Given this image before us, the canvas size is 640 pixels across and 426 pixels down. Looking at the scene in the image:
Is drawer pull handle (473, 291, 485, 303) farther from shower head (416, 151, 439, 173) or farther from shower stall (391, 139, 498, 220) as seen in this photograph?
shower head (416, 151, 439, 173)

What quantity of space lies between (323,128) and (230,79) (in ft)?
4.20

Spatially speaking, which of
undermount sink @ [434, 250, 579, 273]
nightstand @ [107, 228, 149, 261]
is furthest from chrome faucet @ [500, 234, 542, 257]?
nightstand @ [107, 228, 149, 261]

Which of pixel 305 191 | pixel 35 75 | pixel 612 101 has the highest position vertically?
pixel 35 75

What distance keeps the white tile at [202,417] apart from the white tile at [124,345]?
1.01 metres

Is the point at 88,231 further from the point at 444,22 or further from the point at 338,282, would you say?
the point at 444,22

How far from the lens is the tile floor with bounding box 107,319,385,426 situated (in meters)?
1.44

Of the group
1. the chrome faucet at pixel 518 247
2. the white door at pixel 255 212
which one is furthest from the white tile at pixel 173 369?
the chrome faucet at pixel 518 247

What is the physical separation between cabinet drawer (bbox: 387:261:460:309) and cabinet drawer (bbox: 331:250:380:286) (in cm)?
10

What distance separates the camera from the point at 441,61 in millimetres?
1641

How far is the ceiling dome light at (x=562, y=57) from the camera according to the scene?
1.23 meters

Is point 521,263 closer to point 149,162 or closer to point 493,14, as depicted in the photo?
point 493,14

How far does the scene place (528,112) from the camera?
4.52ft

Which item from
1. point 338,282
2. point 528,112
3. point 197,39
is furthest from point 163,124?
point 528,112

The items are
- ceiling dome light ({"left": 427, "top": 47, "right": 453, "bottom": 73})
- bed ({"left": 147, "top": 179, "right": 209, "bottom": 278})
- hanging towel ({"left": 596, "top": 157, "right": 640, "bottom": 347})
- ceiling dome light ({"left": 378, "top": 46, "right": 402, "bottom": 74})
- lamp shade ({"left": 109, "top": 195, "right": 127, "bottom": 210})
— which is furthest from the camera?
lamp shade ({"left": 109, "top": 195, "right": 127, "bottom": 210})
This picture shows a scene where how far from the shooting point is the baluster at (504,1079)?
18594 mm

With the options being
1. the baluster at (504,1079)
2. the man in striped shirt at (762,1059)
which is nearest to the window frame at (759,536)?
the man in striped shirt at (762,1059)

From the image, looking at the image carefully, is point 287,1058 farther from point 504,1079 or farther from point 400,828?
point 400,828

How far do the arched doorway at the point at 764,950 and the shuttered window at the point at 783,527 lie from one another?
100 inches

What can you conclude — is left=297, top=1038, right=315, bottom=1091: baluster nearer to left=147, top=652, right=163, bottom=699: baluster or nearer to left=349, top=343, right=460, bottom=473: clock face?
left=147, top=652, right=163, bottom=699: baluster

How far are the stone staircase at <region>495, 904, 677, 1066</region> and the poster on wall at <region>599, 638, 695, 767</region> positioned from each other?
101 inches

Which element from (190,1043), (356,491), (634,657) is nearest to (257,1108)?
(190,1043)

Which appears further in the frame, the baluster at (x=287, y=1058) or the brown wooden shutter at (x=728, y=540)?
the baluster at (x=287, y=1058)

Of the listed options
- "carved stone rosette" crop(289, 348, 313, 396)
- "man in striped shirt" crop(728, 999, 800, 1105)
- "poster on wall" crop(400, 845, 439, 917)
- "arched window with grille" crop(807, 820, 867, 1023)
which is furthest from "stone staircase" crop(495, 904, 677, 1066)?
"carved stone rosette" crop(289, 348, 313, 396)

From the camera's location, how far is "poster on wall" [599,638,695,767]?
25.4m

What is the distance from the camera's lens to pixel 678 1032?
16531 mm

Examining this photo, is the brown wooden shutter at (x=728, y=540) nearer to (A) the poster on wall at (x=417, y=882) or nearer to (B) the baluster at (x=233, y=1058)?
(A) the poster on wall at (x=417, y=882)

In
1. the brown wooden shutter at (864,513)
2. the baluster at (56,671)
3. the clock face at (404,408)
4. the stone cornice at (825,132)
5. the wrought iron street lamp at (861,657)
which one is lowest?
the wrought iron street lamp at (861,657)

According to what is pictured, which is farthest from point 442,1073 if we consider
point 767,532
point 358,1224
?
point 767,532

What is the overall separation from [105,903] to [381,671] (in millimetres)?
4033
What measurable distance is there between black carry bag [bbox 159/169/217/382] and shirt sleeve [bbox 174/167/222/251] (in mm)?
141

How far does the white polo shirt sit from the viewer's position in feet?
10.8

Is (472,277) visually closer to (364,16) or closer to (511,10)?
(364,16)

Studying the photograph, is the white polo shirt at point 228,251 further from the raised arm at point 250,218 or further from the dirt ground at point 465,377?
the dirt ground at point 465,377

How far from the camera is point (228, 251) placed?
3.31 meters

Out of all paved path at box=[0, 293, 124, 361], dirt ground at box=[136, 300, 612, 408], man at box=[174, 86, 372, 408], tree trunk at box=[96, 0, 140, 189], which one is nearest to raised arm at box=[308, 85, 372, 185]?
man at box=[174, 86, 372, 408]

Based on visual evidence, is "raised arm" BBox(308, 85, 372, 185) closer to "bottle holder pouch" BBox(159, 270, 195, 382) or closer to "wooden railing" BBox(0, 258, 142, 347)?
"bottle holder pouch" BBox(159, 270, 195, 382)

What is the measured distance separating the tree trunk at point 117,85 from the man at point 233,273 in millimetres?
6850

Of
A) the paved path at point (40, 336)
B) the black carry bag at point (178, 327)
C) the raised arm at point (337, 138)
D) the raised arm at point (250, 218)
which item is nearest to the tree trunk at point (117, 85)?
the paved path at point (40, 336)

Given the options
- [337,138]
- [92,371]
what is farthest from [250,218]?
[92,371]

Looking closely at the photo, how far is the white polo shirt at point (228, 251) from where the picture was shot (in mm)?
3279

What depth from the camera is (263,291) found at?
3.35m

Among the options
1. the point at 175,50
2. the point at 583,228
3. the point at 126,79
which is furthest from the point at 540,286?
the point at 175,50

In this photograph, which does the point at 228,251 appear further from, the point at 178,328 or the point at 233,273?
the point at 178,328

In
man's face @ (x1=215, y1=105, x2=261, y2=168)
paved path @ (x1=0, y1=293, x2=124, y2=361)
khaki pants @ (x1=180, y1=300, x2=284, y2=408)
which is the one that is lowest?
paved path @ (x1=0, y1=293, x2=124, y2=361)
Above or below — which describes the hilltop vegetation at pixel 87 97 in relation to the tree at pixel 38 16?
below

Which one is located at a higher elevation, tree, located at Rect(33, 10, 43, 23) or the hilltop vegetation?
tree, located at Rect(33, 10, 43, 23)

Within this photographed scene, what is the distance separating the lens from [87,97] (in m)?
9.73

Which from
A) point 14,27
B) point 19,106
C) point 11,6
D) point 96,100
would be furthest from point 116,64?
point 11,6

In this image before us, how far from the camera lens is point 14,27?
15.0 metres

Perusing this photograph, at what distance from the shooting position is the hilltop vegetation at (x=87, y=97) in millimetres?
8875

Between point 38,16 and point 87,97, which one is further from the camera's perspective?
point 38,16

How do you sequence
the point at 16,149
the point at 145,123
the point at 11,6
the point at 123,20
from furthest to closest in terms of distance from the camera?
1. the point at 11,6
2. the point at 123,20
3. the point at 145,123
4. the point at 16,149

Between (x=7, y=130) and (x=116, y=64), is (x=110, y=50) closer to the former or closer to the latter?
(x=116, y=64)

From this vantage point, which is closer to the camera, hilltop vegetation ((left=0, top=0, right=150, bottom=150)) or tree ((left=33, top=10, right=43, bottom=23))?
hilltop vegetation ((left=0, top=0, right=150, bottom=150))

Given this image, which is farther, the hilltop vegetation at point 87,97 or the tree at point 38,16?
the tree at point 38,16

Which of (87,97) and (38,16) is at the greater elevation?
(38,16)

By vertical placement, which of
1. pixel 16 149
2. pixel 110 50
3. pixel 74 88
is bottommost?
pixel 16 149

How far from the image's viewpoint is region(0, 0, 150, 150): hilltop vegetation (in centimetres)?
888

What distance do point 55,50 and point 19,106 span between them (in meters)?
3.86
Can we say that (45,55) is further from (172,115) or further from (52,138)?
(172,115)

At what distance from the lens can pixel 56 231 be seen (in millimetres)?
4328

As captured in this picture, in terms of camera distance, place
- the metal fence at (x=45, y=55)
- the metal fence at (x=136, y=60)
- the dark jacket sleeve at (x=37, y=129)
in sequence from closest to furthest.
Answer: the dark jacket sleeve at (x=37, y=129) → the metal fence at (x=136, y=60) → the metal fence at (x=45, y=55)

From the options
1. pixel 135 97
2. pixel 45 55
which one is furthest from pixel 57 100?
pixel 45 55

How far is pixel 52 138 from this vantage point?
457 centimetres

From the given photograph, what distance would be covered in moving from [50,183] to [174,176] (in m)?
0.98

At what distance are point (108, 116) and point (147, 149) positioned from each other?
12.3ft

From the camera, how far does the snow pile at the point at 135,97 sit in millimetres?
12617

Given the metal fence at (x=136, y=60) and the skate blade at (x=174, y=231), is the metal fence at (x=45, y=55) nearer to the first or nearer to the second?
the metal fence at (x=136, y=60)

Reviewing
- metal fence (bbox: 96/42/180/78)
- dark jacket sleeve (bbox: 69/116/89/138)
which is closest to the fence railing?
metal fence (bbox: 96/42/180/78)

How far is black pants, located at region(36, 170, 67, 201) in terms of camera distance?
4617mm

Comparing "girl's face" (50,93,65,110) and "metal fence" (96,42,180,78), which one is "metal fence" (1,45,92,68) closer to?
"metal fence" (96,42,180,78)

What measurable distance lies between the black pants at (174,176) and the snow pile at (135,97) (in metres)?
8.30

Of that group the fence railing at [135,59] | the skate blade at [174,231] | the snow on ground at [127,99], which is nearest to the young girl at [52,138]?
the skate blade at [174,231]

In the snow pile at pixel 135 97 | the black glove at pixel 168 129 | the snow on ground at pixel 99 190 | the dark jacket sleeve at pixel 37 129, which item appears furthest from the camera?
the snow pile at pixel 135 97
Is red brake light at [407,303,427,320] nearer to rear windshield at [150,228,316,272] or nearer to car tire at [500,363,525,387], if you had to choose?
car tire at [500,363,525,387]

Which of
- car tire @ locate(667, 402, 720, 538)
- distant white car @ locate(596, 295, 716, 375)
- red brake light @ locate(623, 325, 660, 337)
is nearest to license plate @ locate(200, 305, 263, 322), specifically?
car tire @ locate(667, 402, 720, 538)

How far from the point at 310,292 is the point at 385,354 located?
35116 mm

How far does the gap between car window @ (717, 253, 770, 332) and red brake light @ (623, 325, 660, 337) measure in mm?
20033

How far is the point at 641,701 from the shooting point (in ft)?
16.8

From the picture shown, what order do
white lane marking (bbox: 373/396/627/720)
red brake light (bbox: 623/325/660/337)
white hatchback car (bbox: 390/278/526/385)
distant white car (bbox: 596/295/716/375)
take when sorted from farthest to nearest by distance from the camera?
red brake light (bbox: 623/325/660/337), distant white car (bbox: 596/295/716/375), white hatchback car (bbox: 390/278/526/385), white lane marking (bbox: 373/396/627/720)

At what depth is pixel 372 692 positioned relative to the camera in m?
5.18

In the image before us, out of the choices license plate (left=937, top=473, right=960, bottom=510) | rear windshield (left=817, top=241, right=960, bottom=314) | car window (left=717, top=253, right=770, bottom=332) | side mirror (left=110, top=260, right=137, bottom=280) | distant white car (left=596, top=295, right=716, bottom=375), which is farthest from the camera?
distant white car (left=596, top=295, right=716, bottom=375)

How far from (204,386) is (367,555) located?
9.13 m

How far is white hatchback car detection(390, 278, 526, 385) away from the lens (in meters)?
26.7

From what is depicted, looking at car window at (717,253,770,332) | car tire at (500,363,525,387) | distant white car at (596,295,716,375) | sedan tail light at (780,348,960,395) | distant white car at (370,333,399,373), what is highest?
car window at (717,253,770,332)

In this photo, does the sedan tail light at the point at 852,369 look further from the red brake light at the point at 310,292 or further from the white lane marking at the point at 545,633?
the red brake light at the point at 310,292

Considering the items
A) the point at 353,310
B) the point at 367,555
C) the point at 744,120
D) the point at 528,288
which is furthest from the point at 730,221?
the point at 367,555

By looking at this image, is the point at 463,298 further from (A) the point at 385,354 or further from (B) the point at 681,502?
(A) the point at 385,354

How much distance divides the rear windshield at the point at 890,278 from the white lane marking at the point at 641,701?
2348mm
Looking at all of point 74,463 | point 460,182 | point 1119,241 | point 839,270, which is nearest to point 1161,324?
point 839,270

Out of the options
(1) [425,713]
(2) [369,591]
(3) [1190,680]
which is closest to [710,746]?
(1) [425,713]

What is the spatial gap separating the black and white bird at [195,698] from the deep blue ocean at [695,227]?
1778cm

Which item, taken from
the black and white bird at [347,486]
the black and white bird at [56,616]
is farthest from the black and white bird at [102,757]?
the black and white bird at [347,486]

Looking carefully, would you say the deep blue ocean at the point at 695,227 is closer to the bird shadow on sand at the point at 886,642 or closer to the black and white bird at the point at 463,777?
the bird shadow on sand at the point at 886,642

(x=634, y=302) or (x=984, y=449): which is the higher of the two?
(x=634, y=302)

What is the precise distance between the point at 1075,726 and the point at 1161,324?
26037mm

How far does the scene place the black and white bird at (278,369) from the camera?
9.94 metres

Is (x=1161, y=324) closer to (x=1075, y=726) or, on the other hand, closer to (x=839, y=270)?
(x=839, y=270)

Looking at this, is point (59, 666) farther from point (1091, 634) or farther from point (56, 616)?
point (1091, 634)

• • • • • • •

Objective:
Write out, word for word, every line from the one containing "Looking carefully, would" through the last line of the records above.

The response:
Looking carefully, would you say the deep blue ocean at the point at 695,227 is closer to the bird shadow on sand at the point at 886,642 or closer to the black and white bird at the point at 463,777?
the bird shadow on sand at the point at 886,642

(x=634, y=302) or (x=984, y=449): which is the higher of the two?
(x=634, y=302)

What is the precise distance between the point at 1075,726 and the point at 1161,324?
26037mm

How far does the scene place the black and white bird at (278,369) from the camera?
9.94 metres

Is (x=1161, y=324) closer to (x=1075, y=726) or, on the other hand, closer to (x=839, y=270)?
(x=839, y=270)

Looking at this, is point (59, 666) farther from point (1091, 634) or farther from point (56, 616)?
point (1091, 634)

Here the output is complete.